- Developer: Vortex Software
- Publisher: U.S. Gold
- Designer: Costa Panayi
- Platforms: ZX Spectrum, Amstrad CPC
- Release: 1986
- Genre: Puzzle
- Mode: Single-player

= Revolution (video game) =

1986 video game

Revolution is an isometric 3D puzzle video game released by U.S. Gold in 1986 for the ZX Spectrum and Amstrad CPC. It was programmed by Costa Panayi and is a development of the earlier 3D games Highway Encounter and Alien Highway.

== Gameplay ==
The player controls a bouncing ball on a series of superimposed levels, each consisting of an array of square tiles that are arranged with a number of puzzles.

Each puzzle consists of two black cubes that turn temporarily white when touched by the player's ball, before turning black again. To solve the puzzle, both cubes must be touched in rapid succession so that they turn white simultaneously.

There are nine levels. When all the puzzles on one level are complete, the player ascends to the next.

The height of the ball's bounce is controlled by the "fire" button, while the direction controls steer it around the map. The player must make sure not to fall off the edge of the level, or through the gaps between tiles.

--

» WHAT THIS EXERCISE ASKS:
[A] Answer each question from the article on the game Revolution:
(i) Who programmed the game?
(ii) How many levels does it have?
(iii) Which control sets the height of the ball's bounce?
[B] Reproduce the part of the article on the game Revolution starting at "1986 video game" and ending at "to the next.".
[C] Write what comes next in the article on the game Revolution, picking up after its final sentence.
The records have no connection to the article on the game Revolution.

Visual spatial reasoning records:
--

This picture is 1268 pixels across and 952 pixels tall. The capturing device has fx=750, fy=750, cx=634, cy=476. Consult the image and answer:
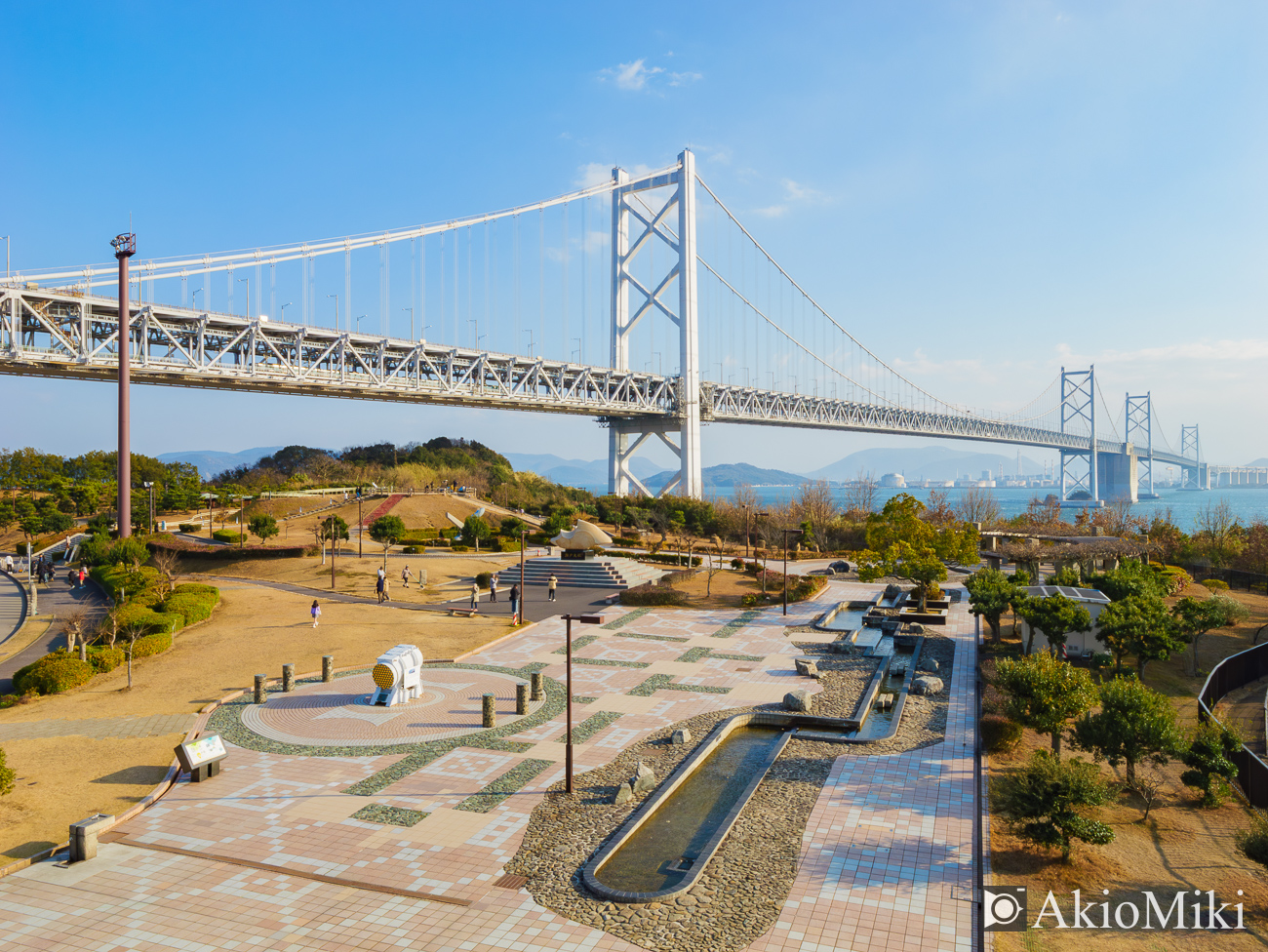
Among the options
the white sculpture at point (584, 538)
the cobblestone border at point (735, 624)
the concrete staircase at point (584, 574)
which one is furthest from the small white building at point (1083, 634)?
the white sculpture at point (584, 538)

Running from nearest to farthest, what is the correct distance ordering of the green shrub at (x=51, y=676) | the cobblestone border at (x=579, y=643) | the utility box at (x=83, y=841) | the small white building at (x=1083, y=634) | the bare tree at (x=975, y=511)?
the utility box at (x=83, y=841) → the green shrub at (x=51, y=676) → the small white building at (x=1083, y=634) → the cobblestone border at (x=579, y=643) → the bare tree at (x=975, y=511)

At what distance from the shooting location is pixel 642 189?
56.9m

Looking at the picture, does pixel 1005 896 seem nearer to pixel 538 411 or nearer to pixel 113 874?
pixel 113 874

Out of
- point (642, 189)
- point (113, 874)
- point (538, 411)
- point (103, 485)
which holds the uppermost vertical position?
point (642, 189)

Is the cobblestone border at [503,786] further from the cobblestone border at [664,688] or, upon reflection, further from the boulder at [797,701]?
the boulder at [797,701]

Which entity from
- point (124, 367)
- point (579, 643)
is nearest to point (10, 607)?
point (124, 367)

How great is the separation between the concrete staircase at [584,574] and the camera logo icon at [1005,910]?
23630 mm

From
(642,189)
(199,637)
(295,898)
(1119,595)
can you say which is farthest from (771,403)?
(295,898)

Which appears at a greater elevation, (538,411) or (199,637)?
(538,411)

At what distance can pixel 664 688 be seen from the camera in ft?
55.4

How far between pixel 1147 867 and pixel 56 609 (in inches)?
1265

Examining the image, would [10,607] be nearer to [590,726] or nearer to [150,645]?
[150,645]

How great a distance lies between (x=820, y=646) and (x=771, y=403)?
41956mm

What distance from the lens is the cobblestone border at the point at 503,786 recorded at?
10727mm
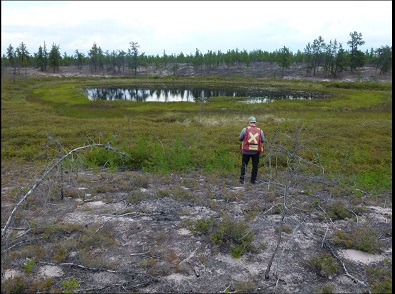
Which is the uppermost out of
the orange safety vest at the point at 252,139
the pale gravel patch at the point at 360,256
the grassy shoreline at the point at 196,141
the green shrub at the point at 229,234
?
the orange safety vest at the point at 252,139

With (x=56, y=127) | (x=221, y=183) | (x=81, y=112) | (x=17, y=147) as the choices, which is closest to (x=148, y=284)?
(x=221, y=183)

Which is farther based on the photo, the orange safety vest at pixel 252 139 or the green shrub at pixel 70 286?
the orange safety vest at pixel 252 139

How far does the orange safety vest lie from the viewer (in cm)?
1116

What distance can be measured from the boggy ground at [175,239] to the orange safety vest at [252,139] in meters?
1.40

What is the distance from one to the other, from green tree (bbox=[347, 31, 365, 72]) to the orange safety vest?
9287cm

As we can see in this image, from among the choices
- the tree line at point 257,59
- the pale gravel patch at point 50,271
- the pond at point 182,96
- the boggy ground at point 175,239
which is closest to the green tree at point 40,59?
the tree line at point 257,59

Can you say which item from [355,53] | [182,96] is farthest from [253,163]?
[355,53]

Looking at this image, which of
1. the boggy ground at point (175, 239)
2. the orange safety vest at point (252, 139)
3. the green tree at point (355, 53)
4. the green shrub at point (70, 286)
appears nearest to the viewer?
the green shrub at point (70, 286)

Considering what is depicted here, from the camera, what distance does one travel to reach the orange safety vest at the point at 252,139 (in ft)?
36.6

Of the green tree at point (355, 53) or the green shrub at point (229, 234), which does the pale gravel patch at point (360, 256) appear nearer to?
the green shrub at point (229, 234)

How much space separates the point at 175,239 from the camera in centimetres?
764

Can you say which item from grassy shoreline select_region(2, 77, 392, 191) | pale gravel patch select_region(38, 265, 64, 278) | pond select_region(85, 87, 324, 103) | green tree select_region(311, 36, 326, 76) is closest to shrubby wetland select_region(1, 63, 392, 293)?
pale gravel patch select_region(38, 265, 64, 278)

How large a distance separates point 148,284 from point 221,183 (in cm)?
580

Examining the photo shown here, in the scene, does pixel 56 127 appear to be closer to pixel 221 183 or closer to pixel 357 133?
pixel 221 183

--

» RESULTS IN ORDER:
[A]
(i) Costa Panayi
(ii) Nine
(iii) The "fire" button

[B]
1986 video game

Revolution is an isometric 3D puzzle video game released by U.S. Gold in 1986 for the ZX Spectrum and Amstrad CPC. It was programmed by Costa Panayi and is a development of the earlier 3D games Highway Encounter and Alien Highway.

== Gameplay ==
The player controls a bouncing ball on a series of superimposed levels, each consisting of an array of square tiles that are arranged with a number of puzzles.

Each puzzle consists of two black cubes that turn temporarily white when touched by the player's ball, before turning black again. To solve the puzzle, both cubes must be touched in rapid succession so that they turn white simultaneously.

There are nine levels. When all the puzzles on one level are complete, the player ascends to the next.

[C]
Flying platforms, conveyor belts, adhesive surfaces, spiked balls, and other structures may help or hinder the player in their attempt to solve the puzzles.

The player has five balls. There is also a time limit that must be beaten.

== Background ==
Mark Haigh-Hutchinson:
The result of Costa's efforts was REVOLUTION, an abstract isometric puzzle game. It was designed with lastability in mind - each time the game starts the puzzles are shuffled between levels as well as their locations within the level.

Shifting the puzzles around and creating a new landscape, or set of levels, each time you start play - it's trying to make the game something more than other games on the market' Luke [Andrews] would say at the time.

Even with our old games, you always had the first level, second level, third level, and so on. ALIEN HIGHWAY, the remix of HIGHWAY ENCOUNTER started us thinking that way, and with REVOLUTION I think the changes in the puzzle and landscapes are the main attraction. If someone picks up the game and can't get past the first level, then the game can be played on level one and the player still gets thirty new puzzles so you can still enjoy it, even if you never get past the first level!

==Reception==

- Your Sinclair: "Yet another cracker from Costa Panayi..."
- Sinclair User: "A brilliant game with masses of tortuous puzzles, set in an abstract landscape. Think, not zap".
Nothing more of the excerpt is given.